(Spatial reasoning records)
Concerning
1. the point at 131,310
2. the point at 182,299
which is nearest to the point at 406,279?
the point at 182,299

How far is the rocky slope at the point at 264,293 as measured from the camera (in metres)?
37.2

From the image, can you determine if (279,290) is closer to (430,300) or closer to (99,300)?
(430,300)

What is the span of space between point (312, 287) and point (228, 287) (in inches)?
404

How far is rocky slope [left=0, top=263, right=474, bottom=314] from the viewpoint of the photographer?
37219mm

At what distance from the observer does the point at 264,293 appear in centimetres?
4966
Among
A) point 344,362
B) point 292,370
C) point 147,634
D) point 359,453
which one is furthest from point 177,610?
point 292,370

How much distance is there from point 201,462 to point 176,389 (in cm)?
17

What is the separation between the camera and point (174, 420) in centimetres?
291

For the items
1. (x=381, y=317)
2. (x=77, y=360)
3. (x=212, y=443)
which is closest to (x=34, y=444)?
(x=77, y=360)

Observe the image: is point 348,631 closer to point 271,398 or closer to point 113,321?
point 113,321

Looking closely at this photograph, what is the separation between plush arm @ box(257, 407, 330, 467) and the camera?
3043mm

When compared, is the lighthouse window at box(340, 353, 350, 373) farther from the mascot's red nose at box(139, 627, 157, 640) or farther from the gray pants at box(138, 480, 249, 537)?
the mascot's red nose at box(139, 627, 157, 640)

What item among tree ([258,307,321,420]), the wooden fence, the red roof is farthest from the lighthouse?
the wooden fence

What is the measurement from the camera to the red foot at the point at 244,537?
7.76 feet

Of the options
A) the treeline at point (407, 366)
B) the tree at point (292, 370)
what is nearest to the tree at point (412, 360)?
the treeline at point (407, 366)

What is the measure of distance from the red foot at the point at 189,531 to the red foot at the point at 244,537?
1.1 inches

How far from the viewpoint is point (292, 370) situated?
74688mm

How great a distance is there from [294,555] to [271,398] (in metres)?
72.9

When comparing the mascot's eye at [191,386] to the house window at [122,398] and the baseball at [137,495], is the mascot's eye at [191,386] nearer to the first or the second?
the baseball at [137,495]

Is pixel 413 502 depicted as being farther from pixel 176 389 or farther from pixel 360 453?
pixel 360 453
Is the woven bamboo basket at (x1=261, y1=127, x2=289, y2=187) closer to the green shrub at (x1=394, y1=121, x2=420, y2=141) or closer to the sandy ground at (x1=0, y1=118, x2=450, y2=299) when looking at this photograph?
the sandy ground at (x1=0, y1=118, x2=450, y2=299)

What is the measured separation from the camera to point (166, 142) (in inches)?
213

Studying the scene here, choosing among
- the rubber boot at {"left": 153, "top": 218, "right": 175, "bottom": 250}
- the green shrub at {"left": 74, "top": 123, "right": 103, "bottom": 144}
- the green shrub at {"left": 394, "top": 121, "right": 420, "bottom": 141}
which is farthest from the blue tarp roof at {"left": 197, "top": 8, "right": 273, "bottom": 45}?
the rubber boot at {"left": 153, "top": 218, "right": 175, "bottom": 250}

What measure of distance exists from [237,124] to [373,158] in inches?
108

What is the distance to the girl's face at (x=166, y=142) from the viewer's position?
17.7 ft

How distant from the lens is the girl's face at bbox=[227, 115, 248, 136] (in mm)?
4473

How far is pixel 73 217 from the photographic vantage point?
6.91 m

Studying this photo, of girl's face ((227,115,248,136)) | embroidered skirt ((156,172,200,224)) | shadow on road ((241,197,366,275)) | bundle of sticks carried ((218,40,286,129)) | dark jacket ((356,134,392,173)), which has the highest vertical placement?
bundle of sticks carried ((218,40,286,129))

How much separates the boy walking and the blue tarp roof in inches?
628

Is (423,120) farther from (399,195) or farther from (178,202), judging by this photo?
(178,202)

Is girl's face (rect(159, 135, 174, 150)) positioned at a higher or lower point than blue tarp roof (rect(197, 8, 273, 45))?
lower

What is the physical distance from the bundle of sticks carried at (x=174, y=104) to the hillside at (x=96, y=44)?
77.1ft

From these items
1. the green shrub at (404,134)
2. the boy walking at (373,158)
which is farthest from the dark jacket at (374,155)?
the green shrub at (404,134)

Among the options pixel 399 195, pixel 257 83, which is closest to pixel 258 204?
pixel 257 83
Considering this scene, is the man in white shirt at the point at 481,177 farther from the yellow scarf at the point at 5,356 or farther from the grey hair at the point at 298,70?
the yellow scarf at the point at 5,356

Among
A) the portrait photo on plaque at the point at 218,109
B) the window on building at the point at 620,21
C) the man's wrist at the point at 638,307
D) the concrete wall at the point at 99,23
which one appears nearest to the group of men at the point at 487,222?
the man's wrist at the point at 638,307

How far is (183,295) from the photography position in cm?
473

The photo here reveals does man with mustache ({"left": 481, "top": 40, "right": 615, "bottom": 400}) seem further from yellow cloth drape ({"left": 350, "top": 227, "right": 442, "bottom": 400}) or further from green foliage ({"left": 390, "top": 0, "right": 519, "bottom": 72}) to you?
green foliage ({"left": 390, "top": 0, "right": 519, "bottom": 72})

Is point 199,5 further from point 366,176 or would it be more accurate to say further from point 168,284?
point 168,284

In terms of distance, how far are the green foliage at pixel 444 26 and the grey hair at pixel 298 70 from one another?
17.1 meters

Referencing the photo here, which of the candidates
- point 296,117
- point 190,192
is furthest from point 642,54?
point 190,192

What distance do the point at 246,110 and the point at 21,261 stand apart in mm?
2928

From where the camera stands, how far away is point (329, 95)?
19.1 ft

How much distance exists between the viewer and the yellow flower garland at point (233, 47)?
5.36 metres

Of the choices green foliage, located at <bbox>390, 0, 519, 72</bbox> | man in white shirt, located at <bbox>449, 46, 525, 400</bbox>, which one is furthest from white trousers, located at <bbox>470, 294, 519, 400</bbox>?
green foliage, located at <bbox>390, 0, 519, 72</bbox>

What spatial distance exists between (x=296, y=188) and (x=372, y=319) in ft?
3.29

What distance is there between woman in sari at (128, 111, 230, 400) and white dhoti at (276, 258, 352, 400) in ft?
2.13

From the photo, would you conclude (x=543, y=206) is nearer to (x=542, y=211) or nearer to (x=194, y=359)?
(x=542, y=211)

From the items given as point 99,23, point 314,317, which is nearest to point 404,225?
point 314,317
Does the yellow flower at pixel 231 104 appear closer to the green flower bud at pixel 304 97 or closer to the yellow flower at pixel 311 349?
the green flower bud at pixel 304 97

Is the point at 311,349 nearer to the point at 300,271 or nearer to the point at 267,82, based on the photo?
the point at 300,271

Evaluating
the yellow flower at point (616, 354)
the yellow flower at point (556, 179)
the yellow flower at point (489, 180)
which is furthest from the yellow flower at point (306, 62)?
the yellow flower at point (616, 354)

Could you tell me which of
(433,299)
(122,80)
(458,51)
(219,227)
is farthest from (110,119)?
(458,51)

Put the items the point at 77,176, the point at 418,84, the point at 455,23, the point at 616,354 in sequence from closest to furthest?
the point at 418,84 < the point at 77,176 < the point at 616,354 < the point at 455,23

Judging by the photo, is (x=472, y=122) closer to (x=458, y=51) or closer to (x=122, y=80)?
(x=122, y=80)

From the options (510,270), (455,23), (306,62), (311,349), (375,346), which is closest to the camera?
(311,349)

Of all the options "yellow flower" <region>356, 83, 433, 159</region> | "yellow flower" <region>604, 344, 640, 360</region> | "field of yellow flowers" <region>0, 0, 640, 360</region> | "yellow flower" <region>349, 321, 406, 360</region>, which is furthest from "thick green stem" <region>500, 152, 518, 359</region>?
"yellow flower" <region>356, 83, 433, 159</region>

PROBLEM TO WORK ON: Render the lines from the one containing "From where the" through the one containing "5.36 metres", inclusive, as a Markdown table with the columns No. and Line. Omit blank lines.

RESULT OF THIS TASK:
| No. | Line |
|---|---|
| 1 | From where the camera stands, how far away is point (329, 95)? |
| 2 | 19.1 ft |
| 3 | How much distance exists between the viewer and the yellow flower garland at point (233, 47)? |
| 4 | 5.36 metres |